Unsolved problem - Pfsense gurus help needed
-
Hello pfsense fans!
I need to use all these features at the same time:
- Packet filtering and NAT at internet entry point
- DNS forwarding
- Multiwan links with load balancing and failover
- Content filtering with squid
- Bandwidth shaping and throttling (by ip)

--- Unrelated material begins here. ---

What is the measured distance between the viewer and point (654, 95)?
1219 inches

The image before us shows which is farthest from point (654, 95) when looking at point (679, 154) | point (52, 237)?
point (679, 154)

I am aware of this issues:
- Squid package doesn't work with multiwan
- Traffic shaper doesn't work with multiwan
So I would like to use two pfsense machines to make the whole thing work as expected. This is my idea:
ISP1 –-- WAN1 ----
|
|---- PFSENSE 1 ----- PRIVATE SUBNET 1 ----- PFSENSE 2 ----- PRIVATE SUBNET 2 ----- USERS
|
|
ISP2 ---- WAN2 ----On PFSENSE 1:
- NAT and port forwarding are enabled
- DNS forwarding is enabled
- Packet filtering is enabled
- Load balancing and failover are enabled
- Added a static route to private subnet 2
On PFSENSE 2:
- NAT is disabled because I don't want a double NAT (I selected the option "Advanced outbound NAT" and deleted all the rules)
- DHCP server is enabled for Private subnet 2
- Traffic shaper is enabled (via the wizard)

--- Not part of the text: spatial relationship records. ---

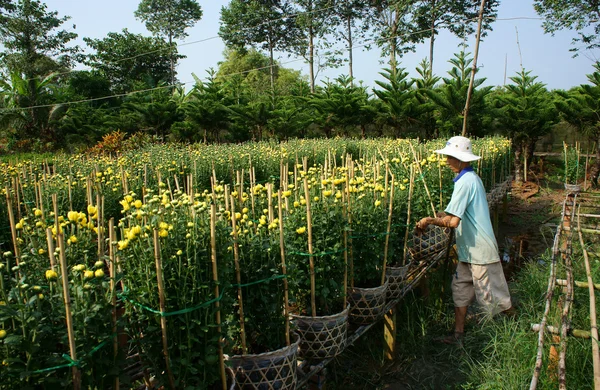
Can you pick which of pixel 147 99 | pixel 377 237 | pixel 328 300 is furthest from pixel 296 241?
pixel 147 99

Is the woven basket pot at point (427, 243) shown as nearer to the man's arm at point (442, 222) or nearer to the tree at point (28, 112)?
the man's arm at point (442, 222)

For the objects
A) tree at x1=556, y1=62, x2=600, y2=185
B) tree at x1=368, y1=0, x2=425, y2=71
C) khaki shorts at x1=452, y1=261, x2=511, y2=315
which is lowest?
khaki shorts at x1=452, y1=261, x2=511, y2=315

- Squid package is installed and enabled in transparent mode
- Traffic from subnet 2 to subnet 1 is allowed with the default rule, so I added a rule to allow the traffic in the opposite direction
PROBLEM: Users can't access the internet.
QUESTIONS:
-
Does traffic shaper works without NAT ?
-
Is there something I am missing?
-
Comments and suggestions?
Thanks in advance and excuse my english.
UPDATE
After some forum searching I understand the need to activate "Advanced outbound nat" on PFSENSE 1 and add a mapping for SUBNET 2. So I made the change and applied it. However, the users on subnet 2 still can't reach the Internet.
UPDATE
Based on this post http://forum.pfsense.org/index.php?topic=10524.0
I added the rules to allow traffic to pass from subnet 2 to pfsense 1 LAN interface, however users on private subnet 2 still cannot access the Internet (traffic between subnet 1 and subnet 2 is normal)Still stucked ....
-
On the inside one you'll want to disable NAT by enabling AON and deleting the auto created rules at the bottom of the screen.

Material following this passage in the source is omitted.